Hi, I am slightly confused by their differences in definition and use. My understanding is that
dev set is a set of data used to tune hyperparameters, compare the difference in algorithms/models we trained (to see which performs better)? If we are comparing 2 algorithms does that mean we would split the train set further into 2 parts to train 2 algorithms or should we train both on the same training data. Prof Ng mentioned that dev sets are used to hold out cross validation. What does that mean?
How is the dev and the test set different? Is the test set like the final set we run on only a finalized model to evaluate its performance whereby we no longer tune the hyperparameters or change the algorithm?
You are right about the use of a dev set for hyperparameter tuning and model comparison.
The train set doesn’t need to be splitted, you can use the same train set to train different models with differente hyperparameters and evaluate them with the same dev set, through an iterative process that lets you tune your model until you are satisfied.
Cross validation (Cross-validation (statistics) - Wikipedia) is a technique that allows you to use your train + dev sets segmented in different ways to validate your model multiple times, thus having a more robust estimate of its performance.
For example, in k-fold cross-validation you segment the data in k subsets, each of one is used one time as dev set while the rest is used for training, hence you end up with k different performance estimates for the same model, which you can average and compute variability.
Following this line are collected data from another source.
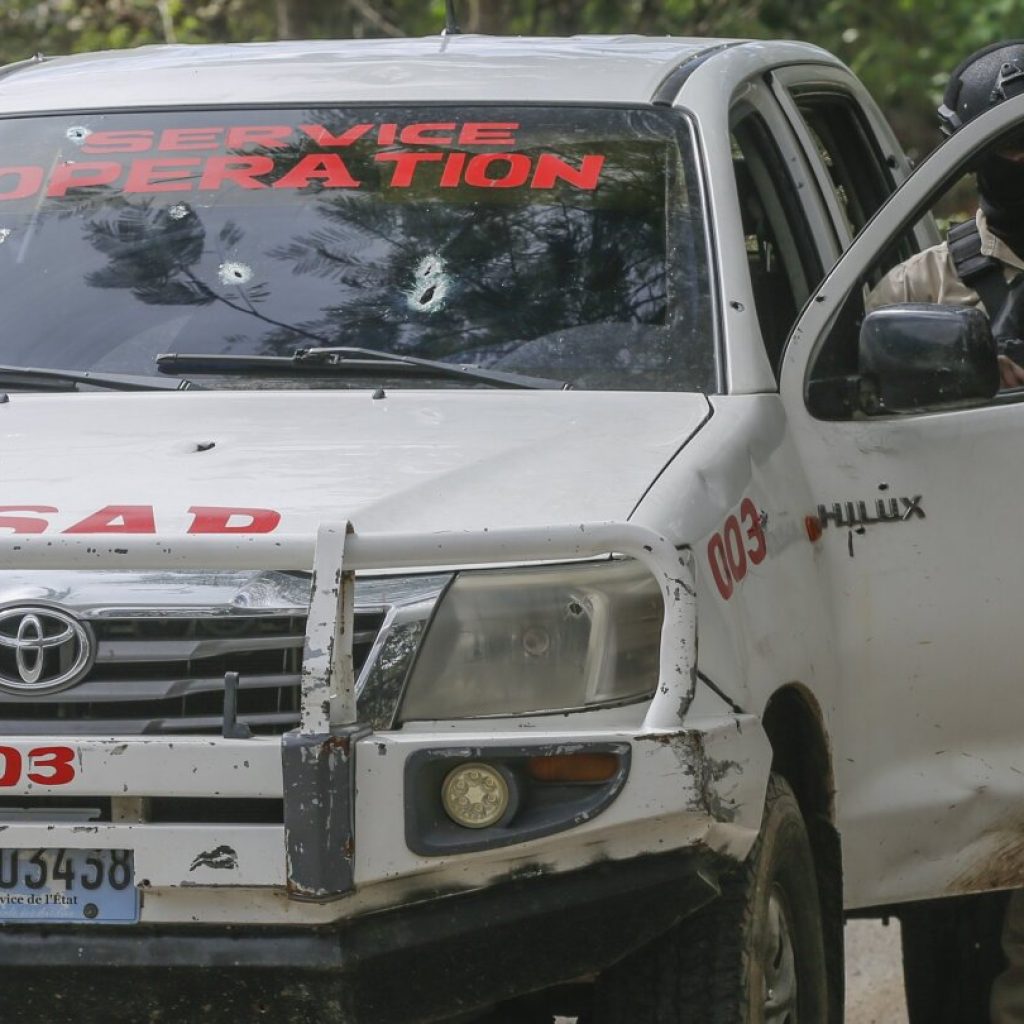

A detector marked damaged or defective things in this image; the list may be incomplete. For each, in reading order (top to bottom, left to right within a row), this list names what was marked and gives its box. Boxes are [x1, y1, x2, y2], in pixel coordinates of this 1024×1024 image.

cracked windshield glass [0, 105, 712, 389]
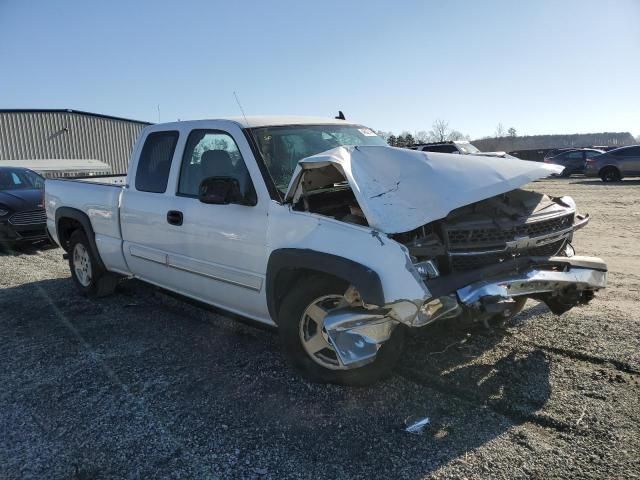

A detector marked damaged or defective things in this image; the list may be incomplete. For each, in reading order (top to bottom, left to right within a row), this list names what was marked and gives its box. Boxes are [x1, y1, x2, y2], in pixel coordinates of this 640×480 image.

crumpled hood [288, 146, 564, 234]
damaged front end [288, 145, 608, 368]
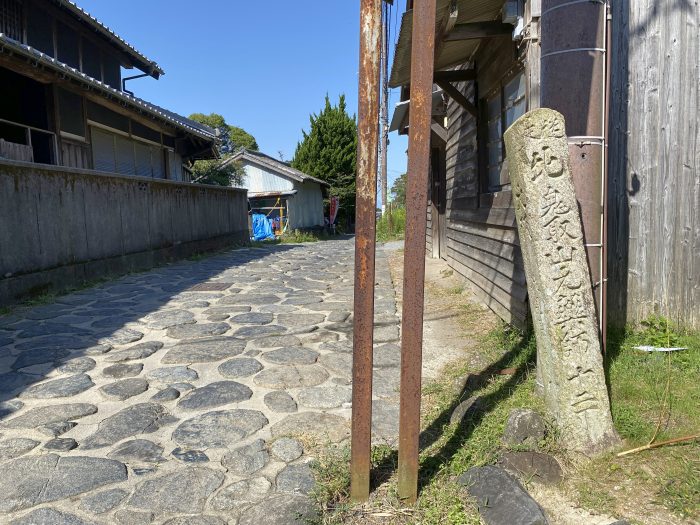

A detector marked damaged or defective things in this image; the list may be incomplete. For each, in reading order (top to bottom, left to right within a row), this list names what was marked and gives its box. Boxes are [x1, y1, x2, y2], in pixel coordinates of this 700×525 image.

rusty steel post [350, 0, 382, 504]
rusty steel post [396, 0, 434, 504]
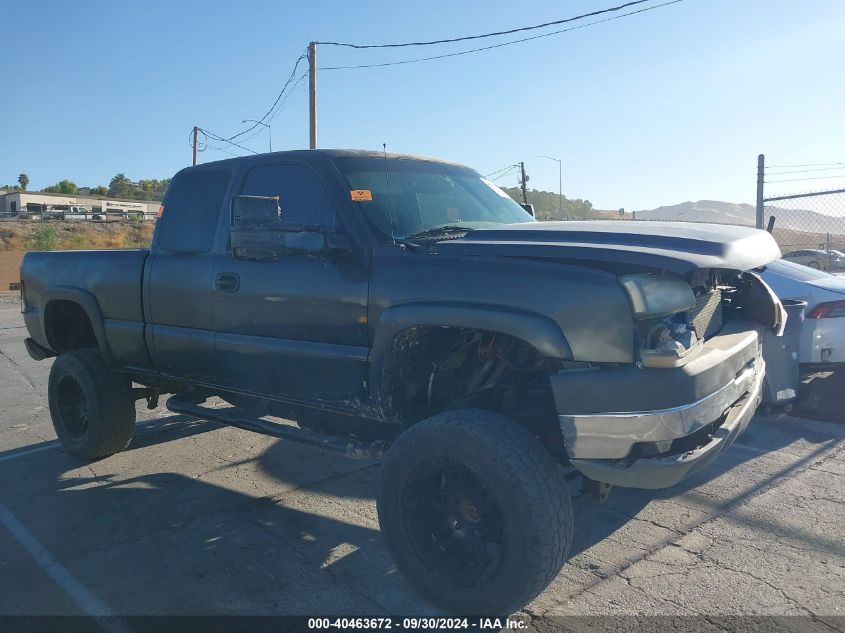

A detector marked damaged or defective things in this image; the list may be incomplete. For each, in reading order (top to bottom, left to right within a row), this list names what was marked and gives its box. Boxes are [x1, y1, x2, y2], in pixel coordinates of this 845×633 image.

damaged black truck [19, 148, 784, 612]
cracked parking lot [0, 292, 840, 624]
bent hood [438, 221, 780, 272]
crumpled front bumper [552, 320, 768, 488]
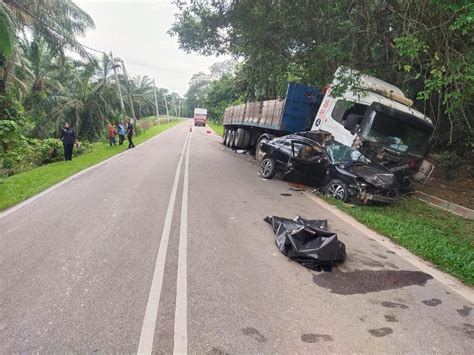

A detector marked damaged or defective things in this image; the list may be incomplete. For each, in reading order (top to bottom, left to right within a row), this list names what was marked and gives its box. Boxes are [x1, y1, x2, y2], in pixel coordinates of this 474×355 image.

mangled sedan car [260, 131, 400, 203]
crushed vehicle hood [346, 162, 398, 191]
black torn material [264, 216, 346, 272]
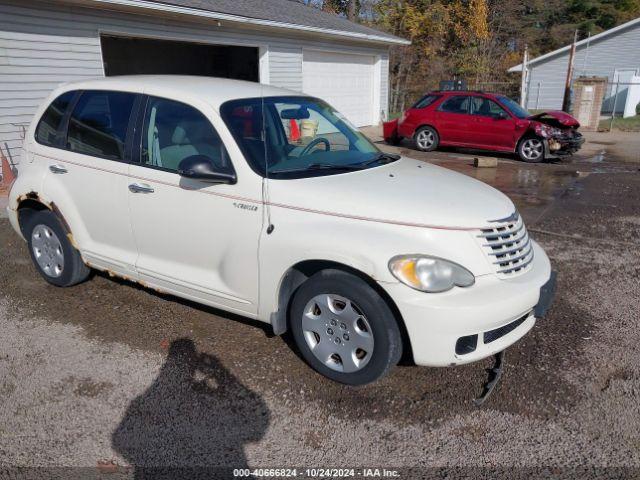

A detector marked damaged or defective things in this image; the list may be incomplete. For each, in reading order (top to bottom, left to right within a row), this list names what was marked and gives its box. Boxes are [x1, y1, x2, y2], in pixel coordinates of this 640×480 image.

red damaged car [384, 90, 584, 163]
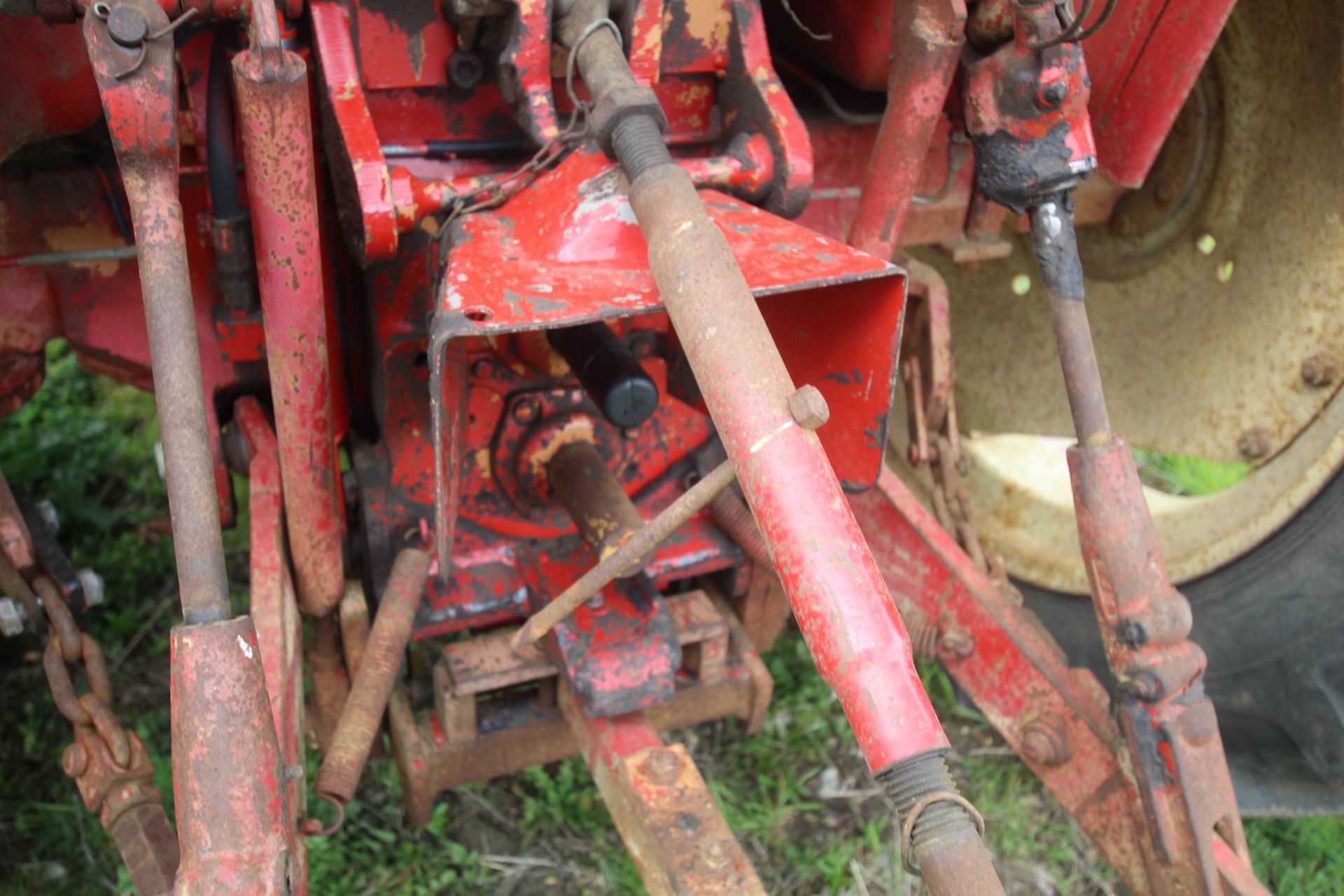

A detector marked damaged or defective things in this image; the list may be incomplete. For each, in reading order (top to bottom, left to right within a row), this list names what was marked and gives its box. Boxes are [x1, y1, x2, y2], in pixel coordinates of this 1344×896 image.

rusty bolt [106, 4, 150, 46]
rusted shaft [849, 0, 967, 255]
rusty metal surface [849, 0, 967, 259]
rusted shaft [83, 0, 228, 623]
rusty metal surface [83, 0, 228, 629]
rusted shaft [235, 47, 344, 617]
rusty metal surface [235, 41, 346, 617]
rusty bolt [510, 398, 538, 427]
rusted shaft [545, 440, 650, 575]
rusted shaft [507, 459, 736, 647]
rusted shaft [709, 486, 774, 572]
rusty bolt [785, 386, 827, 430]
rusted shaft [1026, 199, 1112, 446]
rusty bolt [1236, 427, 1268, 459]
rusty bolt [1295, 354, 1338, 389]
rusty bolt [63, 741, 89, 779]
rusty metal surface [170, 617, 288, 892]
rusted shaft [170, 617, 288, 896]
rusted shaft [313, 547, 424, 806]
rusty metal surface [313, 547, 424, 806]
rusty bolt [639, 752, 682, 784]
rusty metal surface [556, 687, 769, 896]
rusty bolt [699, 844, 731, 870]
rusty bolt [935, 634, 978, 664]
rusty bolt [1016, 720, 1070, 768]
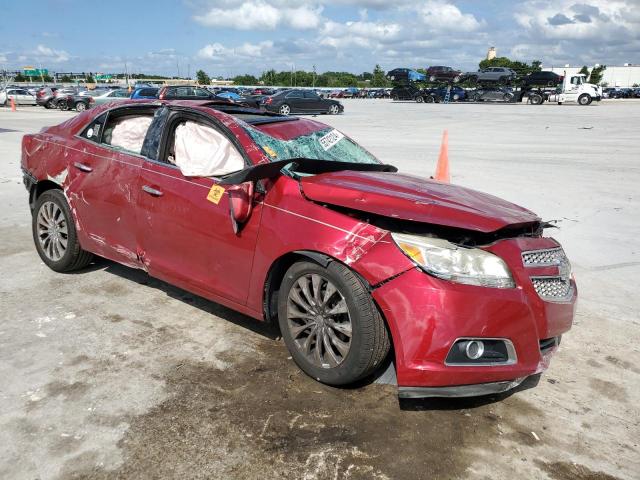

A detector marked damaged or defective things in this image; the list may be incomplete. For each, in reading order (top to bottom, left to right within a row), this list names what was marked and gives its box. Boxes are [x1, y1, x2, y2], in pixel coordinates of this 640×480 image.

The test set is different in the sense, that it should be kept separate from all the training / tuning process, until you decide which one is your final model and, only then, you evaluate it with the test set. The reason for that is to have a completely independent evaluation of the model with data that has never seen before.
Hi, kampamocha
I’m still confused about dev/test set why we don’t just use test set like dev set, and then tuning hyperparameter on test set to choose the best model.
We want the performance on the test set to be an estimation of the model’s future performance with actual data that the model hasn’t seen in any way, for better generalization.
When we tweak our model based on the test set, we are giving away hints to the model (data leakage) on how the test data is, so in this way, the performance on the test is not really an estimation of performance in unseen data.
Hope that helps, you will learn more about train/dev/test sets in course 3.